そういうと、彼―――栗林はにっこり笑った。無邪気なその笑みに、上野というクラスメイトは慌てたようだった。

「そうか、そうだよな。わりい、藤川。忘れてくれ」
「……あ、あぁ」

驚くほどの変わり身の早さで上野はそういうと、何事もなかったかのように自分の席に戻ってしまう。

思わず栗林を見れば、いつものあの意味深な笑顔で微笑んでいるだけだった。

そうしてはっきりとした上下関係を見せられるとともに、俺は悟った。

『―――お互いライバルで友人という関係は、実はとても不安定だ。関係に小石でも投げ込まれるようならば、すぐにライバル心は嫉妬や憎悪に変わる』

―――俺は、その『小石』になるのではないかと疑われているのだ。

だから、未だにこのクラスのトップである栗林しか俺に話しかけてこず、みんな探るように俺を見てくる。

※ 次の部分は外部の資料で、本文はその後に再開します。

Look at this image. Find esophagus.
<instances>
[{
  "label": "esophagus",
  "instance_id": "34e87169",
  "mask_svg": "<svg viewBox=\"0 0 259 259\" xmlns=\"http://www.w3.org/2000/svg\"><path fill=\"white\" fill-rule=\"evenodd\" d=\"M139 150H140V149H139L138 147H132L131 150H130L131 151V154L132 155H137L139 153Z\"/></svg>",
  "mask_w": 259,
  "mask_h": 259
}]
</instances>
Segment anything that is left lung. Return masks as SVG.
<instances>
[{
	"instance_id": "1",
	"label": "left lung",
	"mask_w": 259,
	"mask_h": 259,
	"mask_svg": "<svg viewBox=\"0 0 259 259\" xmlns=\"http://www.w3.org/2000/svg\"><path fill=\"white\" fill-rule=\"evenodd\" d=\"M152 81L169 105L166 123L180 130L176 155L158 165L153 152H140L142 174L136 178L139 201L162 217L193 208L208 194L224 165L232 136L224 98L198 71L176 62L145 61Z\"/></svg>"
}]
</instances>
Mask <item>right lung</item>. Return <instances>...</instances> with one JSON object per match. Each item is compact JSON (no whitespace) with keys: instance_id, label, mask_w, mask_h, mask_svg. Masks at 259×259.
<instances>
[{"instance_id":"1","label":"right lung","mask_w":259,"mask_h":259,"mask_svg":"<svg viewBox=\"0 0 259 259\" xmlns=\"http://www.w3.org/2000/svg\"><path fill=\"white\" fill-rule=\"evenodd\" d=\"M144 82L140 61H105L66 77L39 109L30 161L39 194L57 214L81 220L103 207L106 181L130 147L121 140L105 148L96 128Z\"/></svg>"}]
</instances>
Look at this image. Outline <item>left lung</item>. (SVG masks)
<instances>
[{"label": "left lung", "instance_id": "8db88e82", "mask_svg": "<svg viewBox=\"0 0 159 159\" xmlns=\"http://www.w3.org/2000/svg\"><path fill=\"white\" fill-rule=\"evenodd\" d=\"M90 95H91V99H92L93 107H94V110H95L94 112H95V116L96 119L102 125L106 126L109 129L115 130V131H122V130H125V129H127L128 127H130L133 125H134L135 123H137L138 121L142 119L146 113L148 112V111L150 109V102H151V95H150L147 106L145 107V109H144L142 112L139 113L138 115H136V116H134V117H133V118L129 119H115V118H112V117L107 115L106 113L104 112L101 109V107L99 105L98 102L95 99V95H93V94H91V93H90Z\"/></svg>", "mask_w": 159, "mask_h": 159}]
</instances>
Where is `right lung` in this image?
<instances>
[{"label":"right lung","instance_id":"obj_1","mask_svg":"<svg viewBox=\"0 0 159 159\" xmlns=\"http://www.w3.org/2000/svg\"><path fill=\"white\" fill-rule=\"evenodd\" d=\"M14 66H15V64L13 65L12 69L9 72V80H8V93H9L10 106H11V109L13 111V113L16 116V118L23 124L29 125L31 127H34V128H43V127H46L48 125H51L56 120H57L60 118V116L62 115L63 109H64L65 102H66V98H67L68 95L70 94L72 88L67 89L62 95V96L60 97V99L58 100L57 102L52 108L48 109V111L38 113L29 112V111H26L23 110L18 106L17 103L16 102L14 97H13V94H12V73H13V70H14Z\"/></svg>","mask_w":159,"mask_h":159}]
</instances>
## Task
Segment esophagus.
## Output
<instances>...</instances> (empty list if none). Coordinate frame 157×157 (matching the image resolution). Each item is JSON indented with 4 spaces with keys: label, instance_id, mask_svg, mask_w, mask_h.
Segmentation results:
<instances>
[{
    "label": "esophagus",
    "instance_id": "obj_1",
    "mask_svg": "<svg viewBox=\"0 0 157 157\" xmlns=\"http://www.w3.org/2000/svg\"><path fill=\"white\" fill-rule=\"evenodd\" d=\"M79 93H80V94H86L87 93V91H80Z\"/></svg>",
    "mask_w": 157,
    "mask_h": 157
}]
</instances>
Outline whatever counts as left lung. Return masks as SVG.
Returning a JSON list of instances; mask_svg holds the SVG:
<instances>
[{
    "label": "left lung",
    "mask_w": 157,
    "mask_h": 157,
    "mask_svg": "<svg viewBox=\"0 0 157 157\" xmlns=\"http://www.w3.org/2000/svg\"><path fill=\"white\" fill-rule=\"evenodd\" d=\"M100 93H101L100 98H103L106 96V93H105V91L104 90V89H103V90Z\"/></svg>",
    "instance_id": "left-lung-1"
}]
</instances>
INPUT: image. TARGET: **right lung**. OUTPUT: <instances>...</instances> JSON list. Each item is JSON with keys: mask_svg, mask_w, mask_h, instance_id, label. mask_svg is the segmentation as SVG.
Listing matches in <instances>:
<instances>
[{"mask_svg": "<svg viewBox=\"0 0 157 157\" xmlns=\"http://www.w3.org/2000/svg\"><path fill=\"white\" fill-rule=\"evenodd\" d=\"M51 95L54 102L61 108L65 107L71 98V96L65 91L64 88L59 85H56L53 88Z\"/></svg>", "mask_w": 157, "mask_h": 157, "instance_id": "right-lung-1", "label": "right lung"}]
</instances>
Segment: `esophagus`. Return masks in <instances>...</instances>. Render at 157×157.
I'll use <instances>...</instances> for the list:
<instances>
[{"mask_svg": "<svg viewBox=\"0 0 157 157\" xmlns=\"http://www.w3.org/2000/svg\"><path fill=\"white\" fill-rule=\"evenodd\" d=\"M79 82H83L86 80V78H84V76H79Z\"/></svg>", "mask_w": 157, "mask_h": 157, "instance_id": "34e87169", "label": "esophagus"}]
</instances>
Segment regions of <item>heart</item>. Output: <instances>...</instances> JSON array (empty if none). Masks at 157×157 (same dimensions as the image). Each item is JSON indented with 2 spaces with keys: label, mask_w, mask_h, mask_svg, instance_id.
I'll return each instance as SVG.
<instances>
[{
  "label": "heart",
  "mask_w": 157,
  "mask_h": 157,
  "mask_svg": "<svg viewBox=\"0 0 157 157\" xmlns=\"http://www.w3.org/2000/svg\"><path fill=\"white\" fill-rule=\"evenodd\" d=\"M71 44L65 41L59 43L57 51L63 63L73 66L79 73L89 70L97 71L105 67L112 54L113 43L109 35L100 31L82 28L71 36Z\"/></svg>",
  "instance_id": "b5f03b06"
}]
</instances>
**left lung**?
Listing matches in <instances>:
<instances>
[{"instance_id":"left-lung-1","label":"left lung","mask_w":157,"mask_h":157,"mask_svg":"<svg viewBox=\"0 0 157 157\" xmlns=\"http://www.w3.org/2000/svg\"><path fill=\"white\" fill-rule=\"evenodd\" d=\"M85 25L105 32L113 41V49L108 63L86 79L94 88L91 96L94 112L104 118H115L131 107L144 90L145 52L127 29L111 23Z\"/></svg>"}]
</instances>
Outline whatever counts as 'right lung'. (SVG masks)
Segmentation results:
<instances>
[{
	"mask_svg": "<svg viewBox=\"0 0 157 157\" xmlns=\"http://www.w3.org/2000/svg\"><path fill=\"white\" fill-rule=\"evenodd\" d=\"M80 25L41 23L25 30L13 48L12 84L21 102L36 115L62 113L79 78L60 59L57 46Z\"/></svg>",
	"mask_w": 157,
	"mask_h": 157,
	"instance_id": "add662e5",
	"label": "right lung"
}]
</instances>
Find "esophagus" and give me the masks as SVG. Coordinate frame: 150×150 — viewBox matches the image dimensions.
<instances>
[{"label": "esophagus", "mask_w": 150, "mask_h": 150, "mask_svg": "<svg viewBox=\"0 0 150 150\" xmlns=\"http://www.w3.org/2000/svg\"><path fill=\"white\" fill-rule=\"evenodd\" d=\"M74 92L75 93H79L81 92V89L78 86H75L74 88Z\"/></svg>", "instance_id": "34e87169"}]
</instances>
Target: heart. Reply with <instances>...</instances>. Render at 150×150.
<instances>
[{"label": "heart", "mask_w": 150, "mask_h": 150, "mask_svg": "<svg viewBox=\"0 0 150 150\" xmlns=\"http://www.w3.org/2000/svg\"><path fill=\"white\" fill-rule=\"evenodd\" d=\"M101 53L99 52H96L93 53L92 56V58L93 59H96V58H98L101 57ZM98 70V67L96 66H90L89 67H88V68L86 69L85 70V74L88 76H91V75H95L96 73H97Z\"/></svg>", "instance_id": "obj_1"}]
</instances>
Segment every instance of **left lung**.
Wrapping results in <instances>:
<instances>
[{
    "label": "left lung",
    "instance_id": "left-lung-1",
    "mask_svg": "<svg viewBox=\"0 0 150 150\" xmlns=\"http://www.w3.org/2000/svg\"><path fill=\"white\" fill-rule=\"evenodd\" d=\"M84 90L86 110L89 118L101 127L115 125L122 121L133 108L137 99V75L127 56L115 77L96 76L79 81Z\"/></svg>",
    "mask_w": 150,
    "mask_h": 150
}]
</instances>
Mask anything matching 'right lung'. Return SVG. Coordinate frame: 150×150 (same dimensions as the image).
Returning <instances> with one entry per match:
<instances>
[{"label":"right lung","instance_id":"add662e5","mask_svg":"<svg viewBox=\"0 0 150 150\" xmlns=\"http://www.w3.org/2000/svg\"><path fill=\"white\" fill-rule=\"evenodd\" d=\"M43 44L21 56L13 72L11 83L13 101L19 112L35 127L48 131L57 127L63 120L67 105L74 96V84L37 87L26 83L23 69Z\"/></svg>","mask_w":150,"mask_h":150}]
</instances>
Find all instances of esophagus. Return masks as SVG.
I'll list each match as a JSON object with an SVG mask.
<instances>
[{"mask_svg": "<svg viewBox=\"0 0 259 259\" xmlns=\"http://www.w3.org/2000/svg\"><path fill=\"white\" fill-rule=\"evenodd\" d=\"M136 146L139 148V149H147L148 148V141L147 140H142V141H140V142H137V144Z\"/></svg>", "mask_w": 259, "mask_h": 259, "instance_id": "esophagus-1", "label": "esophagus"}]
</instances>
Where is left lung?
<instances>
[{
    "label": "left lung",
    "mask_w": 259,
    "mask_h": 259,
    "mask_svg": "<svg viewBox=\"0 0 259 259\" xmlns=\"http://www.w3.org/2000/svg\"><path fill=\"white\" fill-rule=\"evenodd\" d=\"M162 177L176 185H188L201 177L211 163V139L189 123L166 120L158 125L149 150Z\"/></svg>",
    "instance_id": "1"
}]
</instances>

上野をフォローしたのではなく、あれはやんわりとした牽制。

まだ刺激をするな、見極めてからにしろという。

そこまで分かっていながらも、俺は大人しく星麗になじむことが出来ないでいた。

そう、翼関係だ。

翼は相変わらずみんなのパシリで、このクラスの中で一番下に扱われている。学食に行く弁当係はいつもアイツだし、教師からの雑用はすべてアイツが引き受けていた。

それを当然のように受け止めて、クラスメイトと笑いあうような神経を俺は持ち合わせていなかった。

翼に『俺のおせっかいは迷惑だ』と言われていないというのを逆手にとって、トイレに行く振りなどをして一緒に学食に行ったりしている。

翼はそんな俺を困ったようにたしなめるが、けっして『邪魔だからもう来るな』とは言わなかった。

だから俺は、同じように手伝い続けている。

それを栗林がおもしろくなさそうに見つめていても、クラスメイトが困惑しながらそんな俺たちの関係を眺めていても。

納得しないうちは、俺は簡単に折れたりしない。ただそれだけだ。